Where an offense is one continuous transaction, or another offense is part of the case on trial or blended or closely interwoven, proof of all such facts is proper. [T]his has been termed the "res gestae," under the reasoning that events do not occur in a vacuum and that the jury has a right to hear what occurred immediately prior to and subsequent to the commission of the act so they may realistically evaluate the evidence.

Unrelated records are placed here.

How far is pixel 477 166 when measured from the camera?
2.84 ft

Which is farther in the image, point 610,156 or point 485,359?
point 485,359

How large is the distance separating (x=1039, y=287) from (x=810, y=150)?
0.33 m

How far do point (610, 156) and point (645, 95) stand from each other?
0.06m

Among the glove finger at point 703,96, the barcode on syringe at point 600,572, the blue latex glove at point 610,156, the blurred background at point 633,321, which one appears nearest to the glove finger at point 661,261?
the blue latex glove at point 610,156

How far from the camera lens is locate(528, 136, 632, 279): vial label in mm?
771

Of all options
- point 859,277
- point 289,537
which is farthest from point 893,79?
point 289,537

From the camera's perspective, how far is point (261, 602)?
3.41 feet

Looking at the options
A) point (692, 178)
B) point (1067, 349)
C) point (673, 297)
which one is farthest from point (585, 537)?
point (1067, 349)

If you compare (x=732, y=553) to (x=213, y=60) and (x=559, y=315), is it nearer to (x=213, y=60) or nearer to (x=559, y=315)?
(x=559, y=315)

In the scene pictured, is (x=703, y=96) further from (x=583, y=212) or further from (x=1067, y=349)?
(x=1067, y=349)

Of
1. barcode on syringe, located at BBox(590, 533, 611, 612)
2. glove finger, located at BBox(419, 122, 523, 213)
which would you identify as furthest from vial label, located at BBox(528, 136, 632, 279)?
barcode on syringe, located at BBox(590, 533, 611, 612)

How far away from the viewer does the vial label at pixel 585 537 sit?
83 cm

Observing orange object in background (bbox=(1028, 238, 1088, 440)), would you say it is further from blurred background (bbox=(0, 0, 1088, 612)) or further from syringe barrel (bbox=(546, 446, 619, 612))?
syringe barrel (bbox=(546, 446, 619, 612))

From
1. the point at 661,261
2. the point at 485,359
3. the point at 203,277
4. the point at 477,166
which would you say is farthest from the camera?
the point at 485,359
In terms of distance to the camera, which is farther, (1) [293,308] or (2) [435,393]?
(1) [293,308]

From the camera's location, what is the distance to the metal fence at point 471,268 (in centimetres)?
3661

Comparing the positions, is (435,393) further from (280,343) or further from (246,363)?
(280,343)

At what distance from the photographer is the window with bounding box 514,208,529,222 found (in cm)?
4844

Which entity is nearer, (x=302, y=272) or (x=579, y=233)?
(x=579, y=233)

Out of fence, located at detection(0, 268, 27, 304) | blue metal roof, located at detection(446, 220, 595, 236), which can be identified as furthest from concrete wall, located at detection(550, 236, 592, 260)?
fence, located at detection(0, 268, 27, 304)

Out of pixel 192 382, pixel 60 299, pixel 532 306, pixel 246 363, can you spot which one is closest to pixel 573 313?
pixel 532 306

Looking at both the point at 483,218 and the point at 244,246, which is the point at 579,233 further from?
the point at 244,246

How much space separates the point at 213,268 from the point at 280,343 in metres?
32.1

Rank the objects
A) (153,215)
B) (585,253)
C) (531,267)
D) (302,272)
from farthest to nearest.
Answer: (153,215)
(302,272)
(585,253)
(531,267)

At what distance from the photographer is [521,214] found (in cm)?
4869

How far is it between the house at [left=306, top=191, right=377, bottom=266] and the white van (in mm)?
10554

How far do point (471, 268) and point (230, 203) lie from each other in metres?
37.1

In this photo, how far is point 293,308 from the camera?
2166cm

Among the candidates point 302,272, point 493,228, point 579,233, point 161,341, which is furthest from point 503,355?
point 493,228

Luck v. State, 588 S.W.2d 371, 375-76 (Tex. Crim. App. 1979) (citations omitted). Where a description of the immediate circumstances reveals offenses other than those charged, exclusion of such evidence will render an understanding of testimony unlikely. Wilkerson, 736 S.W.2d at 661. It is not necessary to give a limiting instruction on an extraneous offense that constitutes a part of the res gestae of the offense for which an accused is on trial. Luck, 588 S.W.2d at 376.
In the instant cause, the series of events leading to the primary offense was initiated by a call from M & M Towing advising Singleton that, after Doyle Ray brought her truck to M & M, "We left him bleeding in the ditch." When officers were called to resolve the dispute of whether the truck could be removed from M & M, appellant told Officer Gratten that he "beat up Doyle Ray." We find that the offense involving Ray was so closely interwoven with the primary offense as to constitute one continuous transaction. No error is shown in the trial court's action in refusing to grant appellant's requested instruction limiting the jury's consideration of the extraneous offense. Appellant's points of error are overruled.
The judgment is affirmed.
Tom G. Davis, Justice
[Before Justices Jones, B. A. Smith and Davis*]
Affirmed
Filed: March 10, 1993
[Do Not Publish]
* Before Tom G. Davis, Judge (retired), Court of Criminal Appeals, sitting by assignment. See Tex. Gov't Code Ann. § 74.003(b) (West 1988).